Use `groupby(by=['cluster','species', 'sex_MALE'])`.
</details>


<details>
  <summary><h4><strong>Hint 2</strong></h4></summary>

Use an aggregation function such as `size`.
</details>

**Question:** Are the clusters differentiated by `'species'` and `'sex_MALE'`?

[Write your response here. Double-click (or enter) to edit.]

Finally, interpret the groupby outputs and visualize these results. The graph shows that each `'cluster'` can be differentiated by `'species'` and `'sex_MALE'`. Furthermore, each cluster is mostly comprised of one sex and one species.

**Note:** The code for the graph below is outside the scope of this lab.

In [None]:
penguins_subset.groupby(by=['cluster','species','sex_MALE']).size().unstack(level = 'species', fill_value=0).plot.bar(title='Clusters differentiated by species and sex',
                                                                                                                      figsize=(6, 5),
                                                                                                                      ylabel='Size',
                                                                                                                      xlabel='(Cluster, Sex)')
plt.legend(bbox_to_anchor=(1.3, 1.0))

## **Considerations**


**What are some key takeaways that you learned during this lab? Consider the process you used, key tools, and the results of your investigation.**

[Write your response here. Double-click (or enter) to edit.]

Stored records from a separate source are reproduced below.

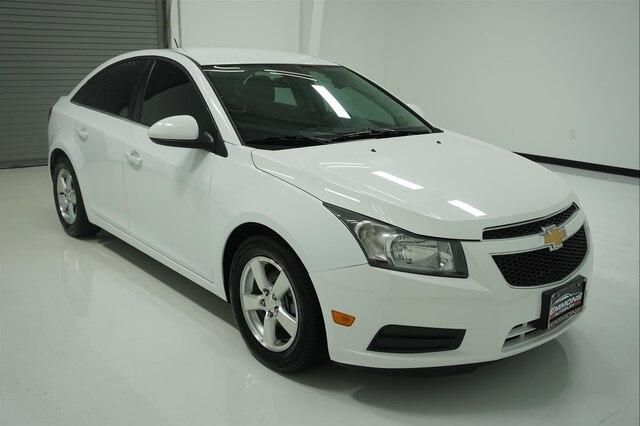  2014 Chevrolet Cruze 1FL For Sale Specifications, Price and Images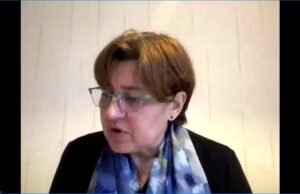 Peringatan Valérie Masson-Delmotte tentang peran Amerika Serikat dalam diplomasi iklim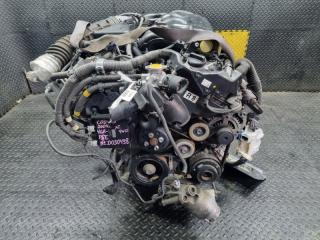 ДВС TOYOTA CROWN 2004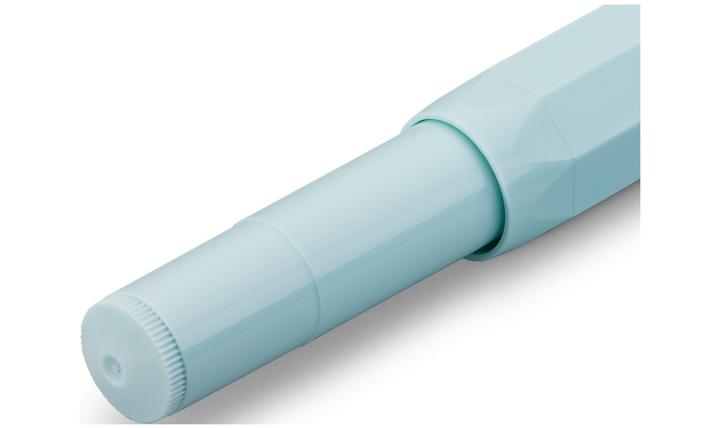 Kaweco Skyline Sport Fountain Pen Mint
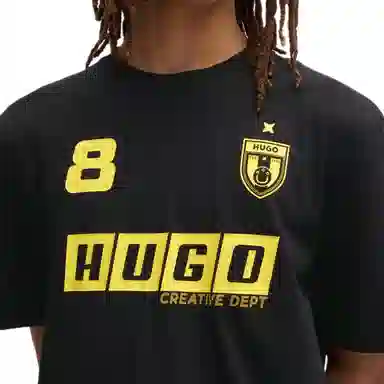 HUGO BOSS T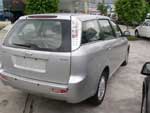 Chery Cross Eastar 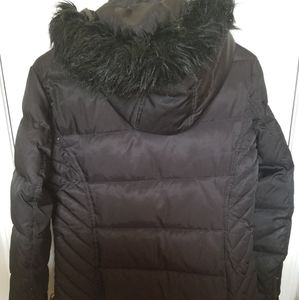 Kenneth Cole Reaction Puffer Jacket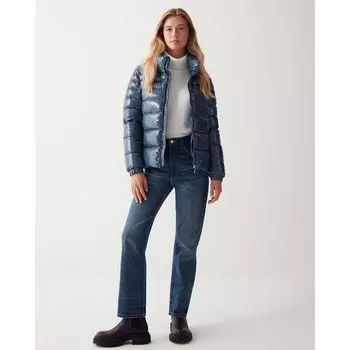 Куртка Colmar Padded, синий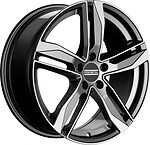 Fondmetal Hexis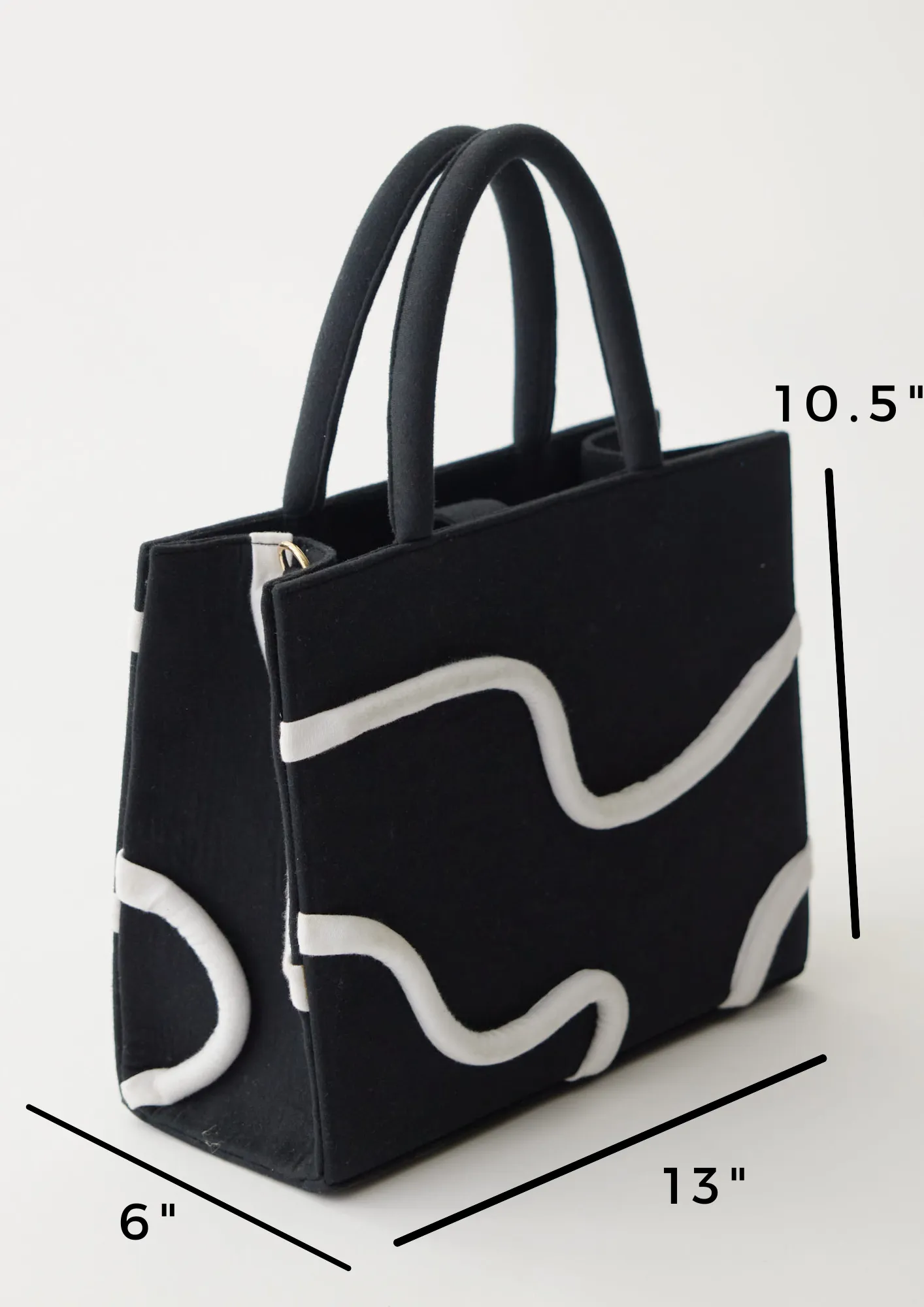 The Era Hand Bag #HBLNB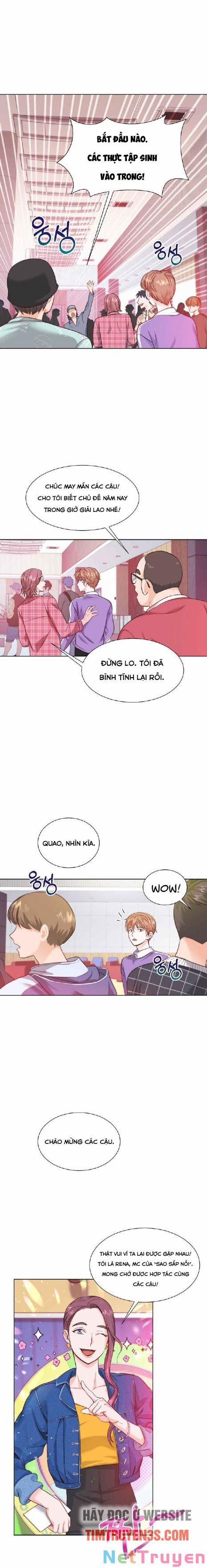 Trở Lại Làm Idol 10 trang 9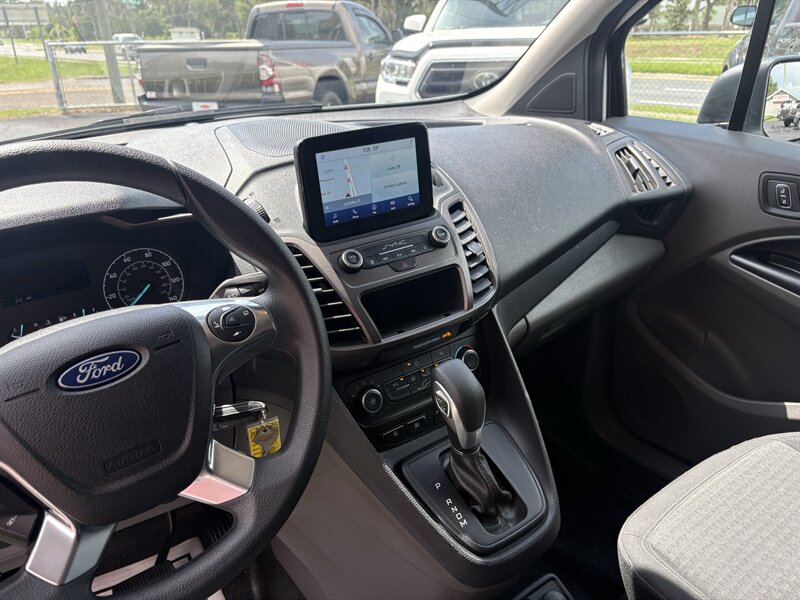 2023 Ford Transit Connect XLT - Photo 15 - Lecanto, FL 34461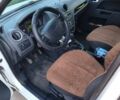 Білий Форд Фьюжен, об'ємом двигуна 1.39 л та пробігом 210 тис. км за 5500 $, фото 2 на Automoto.ua
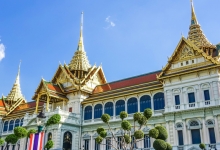 泰国警方：尽最大努力确保中国游客安全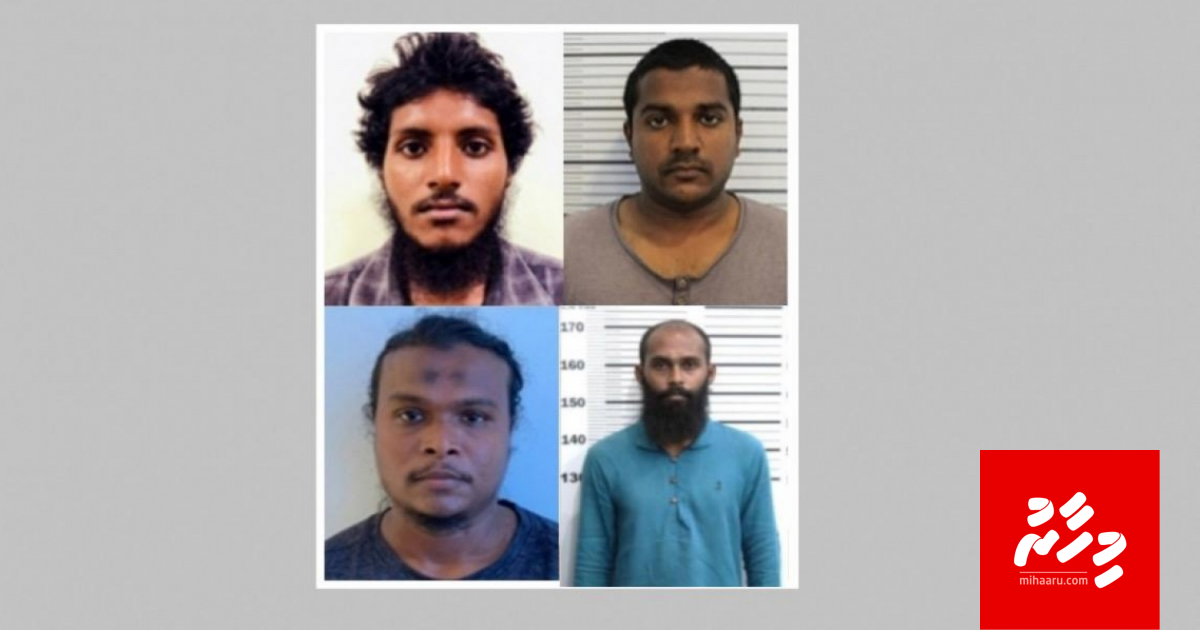 Bomuge hamalaa ge massala balan 3 fandiyaarunge bench eh, adu ehunthah fashan thayyaaru vanee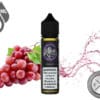Grape Drank By Ruthless 60ml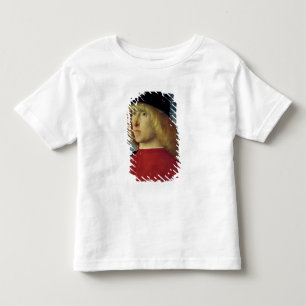 Porträt eines jungen Senators, 1485-90 Kleinkind T-shirt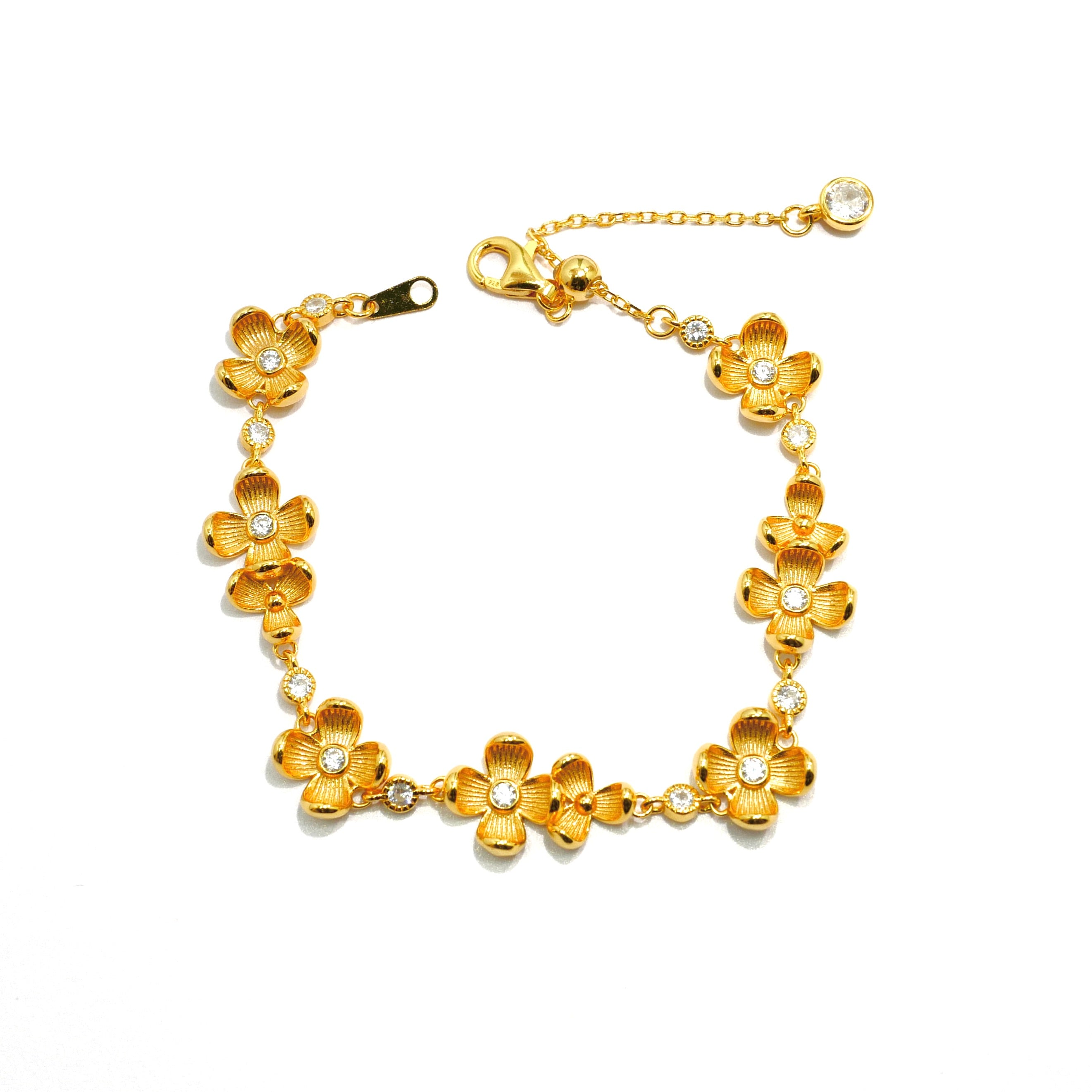 Felicity osmanthus Bracelet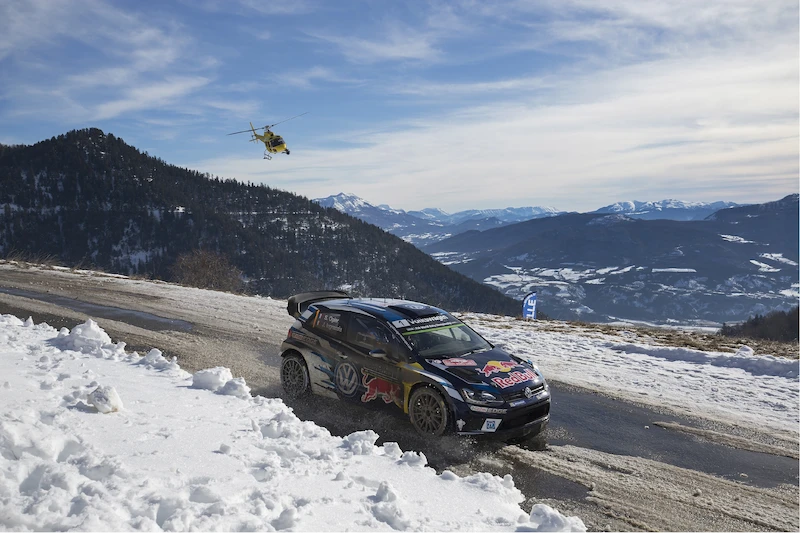WRC, Rajd Monte Carlo 2016 - 34.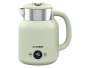 Электрический чайник Xiaomi Qcooker Retro Electric Kettle 1.5L, Зеленый CR-SH1501 (RU)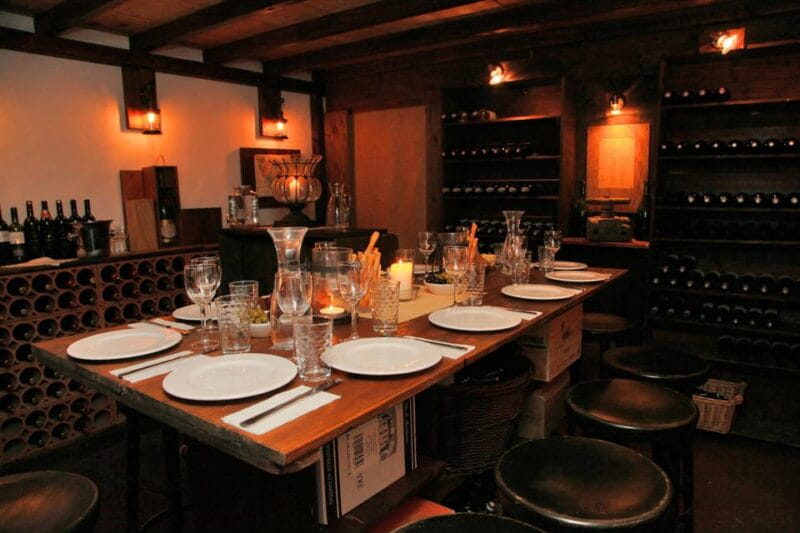 Cologne-Nippes: wine hopping (wine trip) - Exploring the Cologne-Nippes Wine Hopping Experience in Detail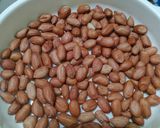 Foto langkah ke 1 dari resep [269] Teri Kacang Bawang Goreng.
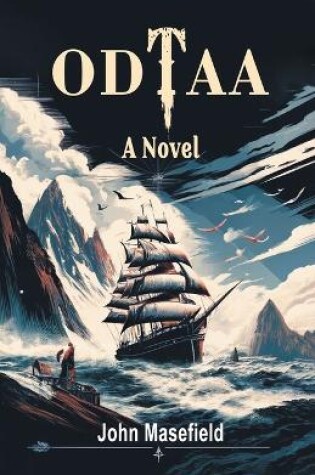 Cover of Odtaa A Novel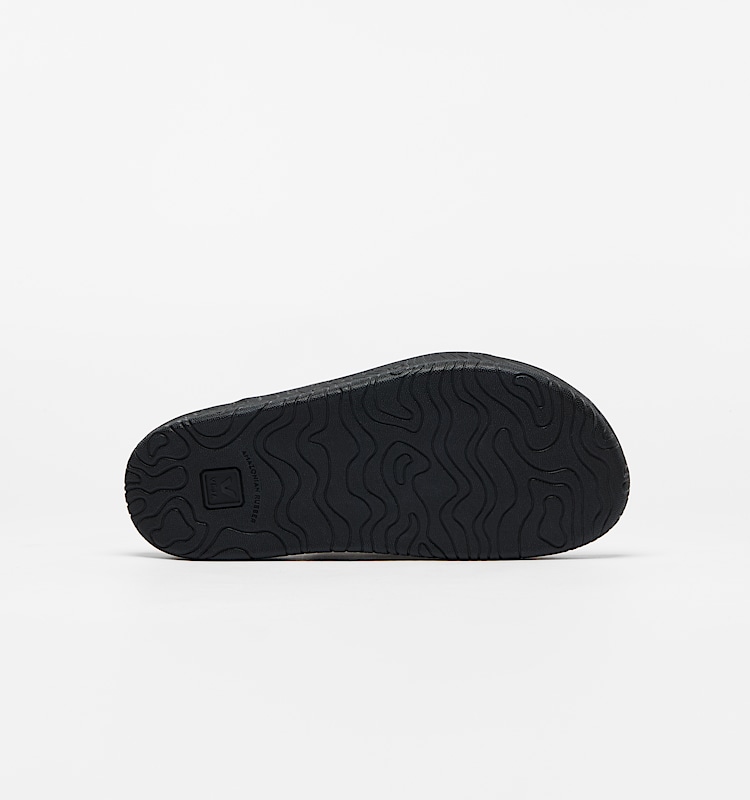 veja sneakers arpoador 麂皮 黑色 AP3221036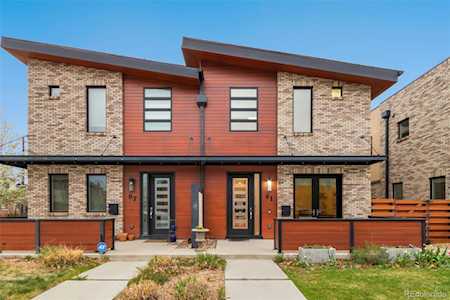 81 S Garfield St Denver, CO 80209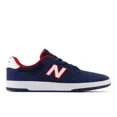 thumbnail image 1 of New Balance Numeric Men's 425 Nb Navy Red Shoes, 1 of 5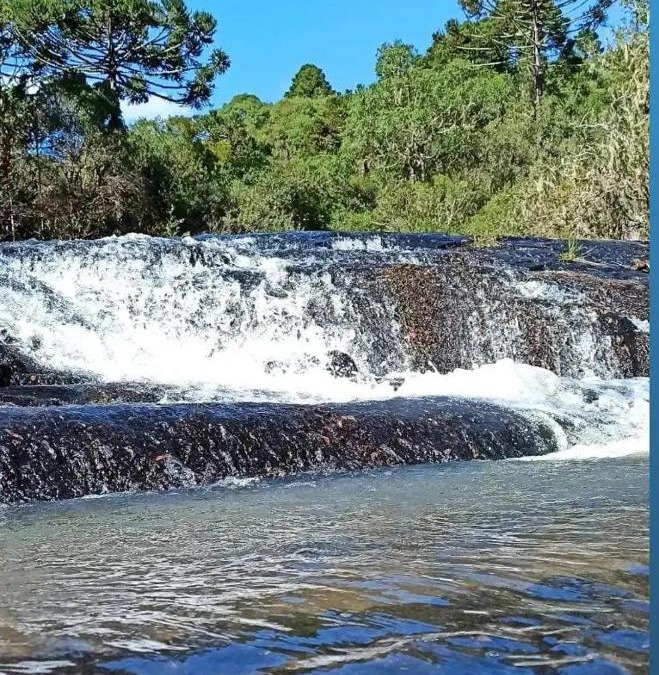 Urupema House | Casa de Campo da Vó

**What summary would you provide to stakeholders?**

[Write your response here. Double-click (or enter) to edit.]





### References

[Gorman, Kristen B., et al. “Ecological Sexual Dimorphism and Environmental Variability within a Community of Antarctic Penguins (Genus Pygoscelis).” PLOS ONE, vol. 9, no. 3, Mar. 2014, p. e90081. PLoS Journals](https://doi.org/10.1371/journal.pone.0090081)

[Sklearn Preprocessing StandardScaler scikit-learn](https://scikit-learn.org/stable/modules/generated/sklearn.preprocessing.StandardScaler.html)

**Congratulations!** You've completed this lab.